After that, I stopped letting people in. What's strange is that the event was so traumatizing that I forgot it for many years—when I was about 16 or 17 I had to ask my mom if it really happened, because it suddenly came back to me all that time later. She told me it really did happen, and it hurt all over again.
But even though I forgot, the impact was still very clear. I had very few friends after that, and those that I did let in had to work for it. I didn't have a boyfriend until well after high school. I didn't trust any compliment or over-friendly person. In the back of my head, I took almost all kindness as a potential lie. Even from my family. Everyone must be lying—everyone must really hate me and they are just pretending.
Sadly, my friends today can tell you I still struggle with this. There are times when I honestly doubt they like me, when I have fits of paranoia that make me wonder if they are secretly plotting to cut me out. I hate this about myself, that I can pin all this worry on a single event of bullying. But this is the truth behind all the "Bullying is bad" rhetoric. It does hurt people, and the effects can be long lasting. They can stay with a person for their whole life, haunting them in the dark corners or late at night when doubt creeps in.
I try not to let these feelings rule my life. I fight back. But the hurt I've experienced as a child has shaped who I am. I am 28, but I still remember people asking where my horns were because I'm Mormon. I still remember boys snapping my bra straps. I especially can't forget people laughing in my face when I told them I was part Polynesian (Maori, grandma was from New Zealand I got all the recessive genes, okay?). And once even, I asked one of my bullies why he didn't like me. You know what he said?
"I hate you because you were born."
How that still cuts when I think too hard about it.

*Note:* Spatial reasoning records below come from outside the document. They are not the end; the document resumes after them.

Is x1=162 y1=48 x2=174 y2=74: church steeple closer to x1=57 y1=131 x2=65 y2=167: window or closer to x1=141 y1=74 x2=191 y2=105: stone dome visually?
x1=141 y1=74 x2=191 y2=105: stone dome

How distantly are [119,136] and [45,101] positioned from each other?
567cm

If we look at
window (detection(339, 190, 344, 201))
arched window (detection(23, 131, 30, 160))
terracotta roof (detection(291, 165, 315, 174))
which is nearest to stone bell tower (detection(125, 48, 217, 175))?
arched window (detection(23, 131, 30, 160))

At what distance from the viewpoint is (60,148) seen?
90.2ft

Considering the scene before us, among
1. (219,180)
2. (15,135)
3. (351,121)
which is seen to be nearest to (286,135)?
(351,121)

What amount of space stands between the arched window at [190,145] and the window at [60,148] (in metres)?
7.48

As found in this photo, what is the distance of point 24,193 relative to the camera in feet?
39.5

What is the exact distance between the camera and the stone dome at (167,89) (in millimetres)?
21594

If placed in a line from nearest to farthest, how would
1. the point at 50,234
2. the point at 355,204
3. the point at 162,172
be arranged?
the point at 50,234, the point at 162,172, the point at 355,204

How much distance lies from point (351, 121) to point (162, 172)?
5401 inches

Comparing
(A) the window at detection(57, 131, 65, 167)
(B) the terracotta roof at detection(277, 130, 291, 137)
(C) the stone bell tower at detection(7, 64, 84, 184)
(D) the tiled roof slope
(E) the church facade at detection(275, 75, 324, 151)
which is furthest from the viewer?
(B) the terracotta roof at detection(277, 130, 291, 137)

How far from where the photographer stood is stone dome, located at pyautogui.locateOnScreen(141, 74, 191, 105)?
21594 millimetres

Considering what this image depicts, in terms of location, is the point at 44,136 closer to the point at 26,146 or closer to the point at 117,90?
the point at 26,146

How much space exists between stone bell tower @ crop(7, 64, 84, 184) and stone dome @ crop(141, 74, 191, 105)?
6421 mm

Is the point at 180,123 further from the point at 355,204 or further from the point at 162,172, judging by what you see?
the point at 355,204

There's nothing you can fix when someone hates you for existing. That is such a helpless feeling. It's a feeling no one should feel.
Kindness can heal. Standing up for someone means more than you can ever know. Bullies have shaped my life, but so have the few friends I let into my life. School was brutal for me much of the time, but I would come home and go straight to the Phan's house. Lam and Phung—they were a few years older than me but took me in like older sisters. I practically lived at their house, where I felt safe and happy. Their mother was from Vietnam and didn't speak any English, and yet she was so kind to me and always happy to see me. She taught me how to weave nets and crush spices in a mortar. Lam and Phung taught me that shriracha made all instant noodles taste better. I would sleep over there sometimes, crammed between them in one little room as their parakeets squawked all night. I loved it all.
Lam and Phung shaped my life, too. They made everything bad at school go away with relentless kindness. They gave me faith that not everyone in the world would hurt me. When we moved, I hated to leave them (this was long before email and Facebook). I still miss them, and I have no idea where they are now. But I still think of them often, about summer days spent in handmade hammocks, eating cold cucumbers with a spicy powder I still crave and can't make to save my life, and playing Mario Kart until my thumbs hurt.
Be kind. Be the person that heals the hurt. That's a much better way to be remembered by someone. Because people don't forget cruelty, but they also don't forget kindness. Especially when they need it most.